After finding the campsite (and picking a spot as far away from civilisation as possible) the only challenge that remained was to erect the 10 man tent. At this point we were joined by Tom Wood, who had cycled to the island earlier, making our numbers up to 12. No time was wasted in breaking open the gin and tonic, and a game of “guess the UL member” was played with the freshly printed Top Trumps cards. Fortunately everyone had remembered to bring a sleeping bag!
Saturday marked the start of the ringing; the first tower, after a breakfast in the local Weatherspoons, was the imposing 8 bell All Saints’ Church in Ryde. This tower was being run by Ryan, and although the bells were heavy (26 cwt) they sounded nice and rang well, allowing for some surprise major to be rung.
After an hour in Ryde we moved on to the 8 bell St. Mary the Virgin in Brading (9 cwt), the ringing chamber of which could only be entered via ladder from the church porch below. This tower was run by me, and although the bells here were not especially easy going, I tried to continue to ensure a good variety of ringing, with methods including Grandsire and Pudsey.

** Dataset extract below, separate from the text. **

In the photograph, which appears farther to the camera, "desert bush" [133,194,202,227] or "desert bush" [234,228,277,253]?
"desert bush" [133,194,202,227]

The third tower we visited was St. Saviour on the Cliff, Shanklin (18 cwt). This tower was run by Sophie, who organised ringing including Steadman and spliced Surprise Major; meanwhile I managed to live up to my “fire power” rating of 7 and fire out some unusual call changes. A poster spotted by Mariko on the notice board advertised a Ceilidh being held that evening, our attendance at which was agreed upon over lunch, a majority of the group being keen to go.
Lunch was held at a pub in Shanklin, and after a quick look around the shops and a visit to the beach we made our way to the fourth tower, Arreton St. George, a light ring of 6 (8 cwt). Becca was responsible for running this tower, and put on methods including Reverse Canterbury Doubles, Wight Bob Minor and Isle of Wight “Tremble” Bob Minor.
The final tower of the day was the 12 bell at Newport (16 cwt), run by (a reluctant!) Jenny. Upon entering the chamber we were surprised to find a local member of the band repainting the room; needless to say we were very careful not to touch the walls! A couple of peals of call changes were rung on the 12 and a very tuneful rendition of Yorkshire Major was rung on bells 1, 3, 5, 7, 8, 10, 11 and 12.
That evening was spent at the Ceilidh, which was enjoyed by all despite some less than perfect dancing from the locals! I can personally attest to the quality of the Bulmer’s cider with crushed red berries, which I have yet to find again on the mainland.
Sunday saw a deviation from the itinerary with service ringing at the 10 bell St. Mary the Virgin, Carisbrooke. This was followed by a trip on the historic steam railway, the first leg of which took us from Havenstreet to Wootton, where we stopped for lunch in a local pub. After lunch we took the steam train to the other end of the line, Smallbrook Junction, the interchange station at which the steam railway connects with the electric railway, and saw some of the ex-underground rolling stock (Peter claimed it to be the end of the central line). Many UL favourites were sung on the short trip
back to Havenstreet, where we enjoyed a falconry show before it was time to catch the 3 pm ferry back to Portsmouth.
Thanks to Sophie for providing the tent, Peter, Jenny and Tom Sibley for driving and of course Harry for organising a memorable trip!